Failure to Secure Medications in Locked Storage
Penalty
Summary
The facility failed to ensure that drugs and biologicals were stored in locked compartments and only accessible to authorized personnel, as required by professional standards and facility policy. During observations, it was found that two residents' prescribed Flonase nasal sprays were left unsecured, either on bedside tables or in dresser drawers within their rooms, rather than being stored in the medication cart. Both residents did not have physician orders permitting self-administration or keeping medications at the bedside. One resident, who was cognitively intact but required moderate assistance with activities of daily living (ADLs), had her Flonase left on her bedside table and later stored in her dresser drawer by nursing staff. The resident reported that the nurse would leave the medication at her bedside and sometimes place it in the drawer.
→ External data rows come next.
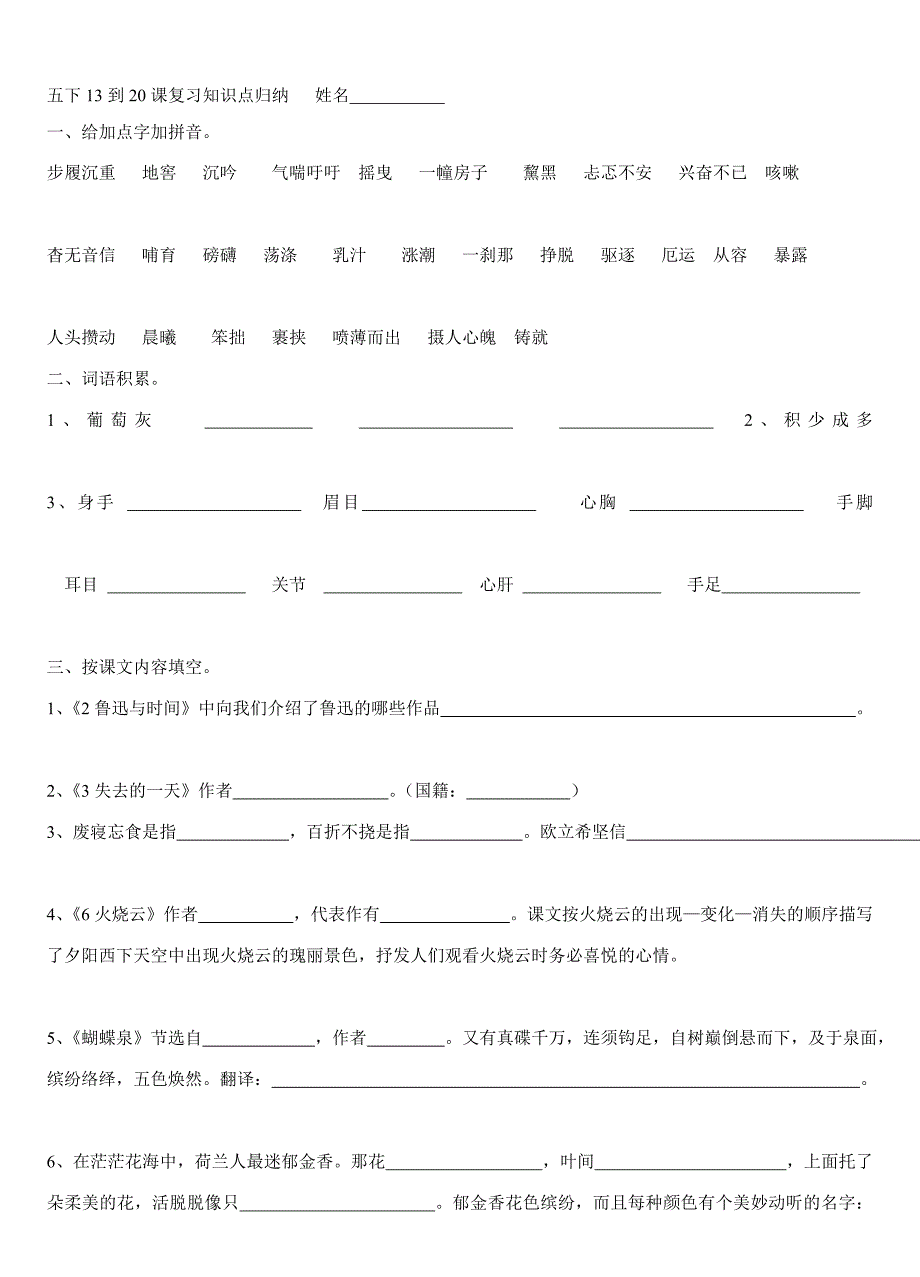 五下期中小演习_第1页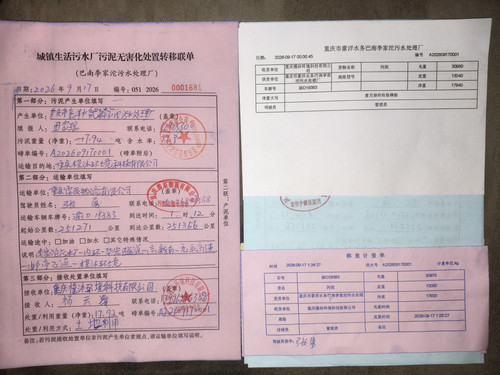 703d1a5d1f04.1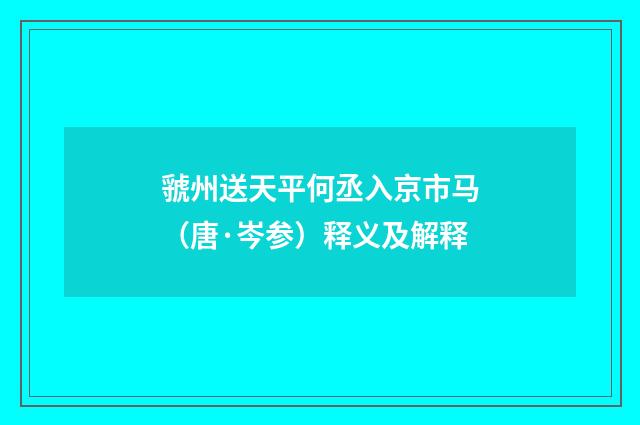 虢州送天平何丞入京市马（唐·岑参）释义及解释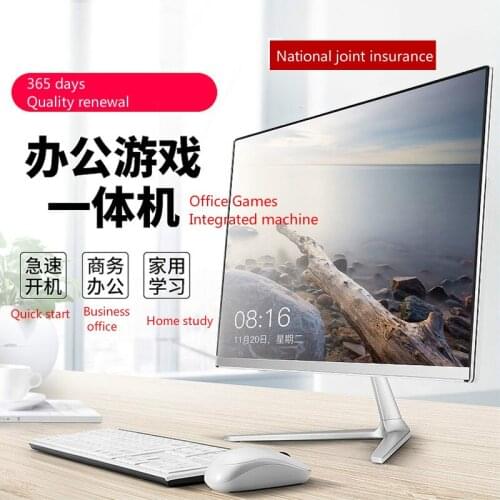 Ultra thin curved screen desktop computer integrated machine i3 i5 i7 h81 h310 business home office game integrated machine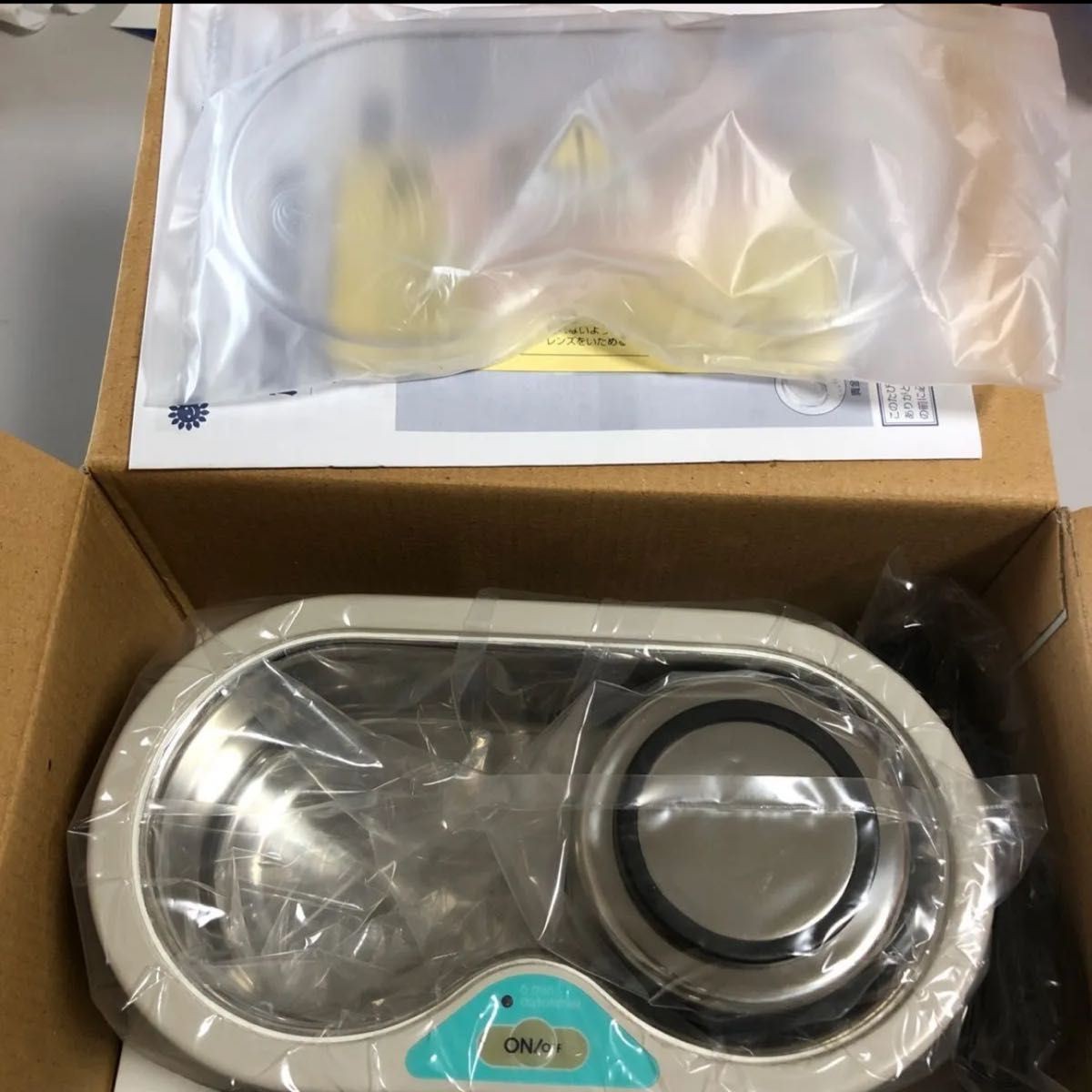 Citizen Ultrasonic Cleaner SW1500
The Director of Nursing (DON) confirmed that the medication should have been locked in the medication cart, as there was no order for self-medication or bedside storage. Nursing staff admitted to assuming the resident could self-medicate without verifying orders and acknowledged being trained not to leave medications unsecured. A second resident, who was severely cognitively impaired and required extensive assistance with ADLs, also had her prescribed Flonase left on her bedside table and later stored in her dresser drawer. Similar to the first case, the DON confirmed that the medication should have been secured in the medication cart. Nursing staff again reported assuming the resident could self-medicate without checking for proper orders and placed the medication in the dresser drawer to keep it out of sight. Facility policy required all drugs and biologicals to be stored safely and securely, which was not followed in these instances.